__Goals__
**1.** In the NASA release about Titan below, list every calendar date that appears.
**2.** Quote everything in the NASA release about Titan below from "Researchers saw a" down to "the journal Science.".

June 28, 2012
Dwayne Brown
Headquarters, Washington
202-358-1726
dwayne.c.brown@nasa.gov
Jia-Rui C. Cook
Jet Propulsion Laboratory, Pasadena, Calif.
818-354-0850
jccook@jpl.nasa.gov
RELEASE: 12-218
NASA'S CASSINI FINDS PROBABLE SUBSURFACE OCEAN ON SATURN MOON
WASHINGTON -- Data from NASA's Cassini spacecraft have revealed
Saturn's moon Titan likely harbors a layer of liquid water under its
ice shell.
Researchers saw a large amount of squeezing and stretching as the moon
orbited Saturn. They deduced that if Titan were composed entirely of
stiff rock, the gravitational attraction of Saturn would cause
bulges, or solid "tides," on the moon only 3 feet (1 meter) in
height. Spacecraft data show Saturn creates solid tides approximately
30 feet (10 meters) in height, which suggests Titan is not made
entirely of solid rocky material. The finding appears in today's
edition of the journal Science.
"Cassini's detection of large tides on Titan leads to the almost
inescapable conclusion that there is a hidden ocean at depth," said
Luciano Iess, the paper's lead author and a Cassini team member at
the Sapienza University of Rome, Italy. "The search for water is an
important goal in solar system exploration, and now we've spotted
another place where it is abundant."
Titan takes only 16 days to orbit Saturn, and scientists were able to
study the moon's shape at different parts of its orbit. Because Titan
is not spherical but slightly elongated like a football, its long
axis grew when it was closer to Saturn. Eight days later, when Titan
was farther from Saturn, it became less elongated and more nearly
round. Cassini measured the gravitational effect of that squeeze and
pull.
Scientists were not sure Cassini would be able to detect the bulges
caused by Saturn's pull on Titan. By studying six close flybys of
Titan from Feb. 27, 2006, to Feb. 18, 2011, researchers were able to
determine the moon's internal structure by measuring variations in
the gravitational pull of Titan using data returned to NASA's Deep
Space Network (DSN).

__Listed records__

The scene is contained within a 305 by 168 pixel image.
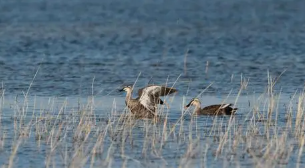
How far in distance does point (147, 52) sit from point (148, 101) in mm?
11483

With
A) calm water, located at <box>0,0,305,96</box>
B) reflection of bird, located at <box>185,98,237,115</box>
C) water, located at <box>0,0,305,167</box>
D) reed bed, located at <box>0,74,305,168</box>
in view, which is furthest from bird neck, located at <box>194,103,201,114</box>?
calm water, located at <box>0,0,305,96</box>

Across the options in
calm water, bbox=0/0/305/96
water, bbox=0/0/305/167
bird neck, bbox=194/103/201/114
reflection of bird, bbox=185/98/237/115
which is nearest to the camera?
reflection of bird, bbox=185/98/237/115

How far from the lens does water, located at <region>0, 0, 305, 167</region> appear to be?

__In response__
**1.**
June 28, 2012
Feb. 27, 2006
Feb. 18, 2011

**2.**
Researchers saw a large amount of squeezing and stretching as the moon
orbited Saturn. They deduced that if Titan were composed entirely of
stiff rock, the gravitational attraction of Saturn would cause
bulges, or solid "tides," on the moon only 3 feet (1 meter) in
height. Spacecraft data show Saturn creates solid tides approximately
30 feet (10 meters) in height, which suggests Titan is not made
entirely of solid rocky material. The finding appears in today's
edition of the journal Science.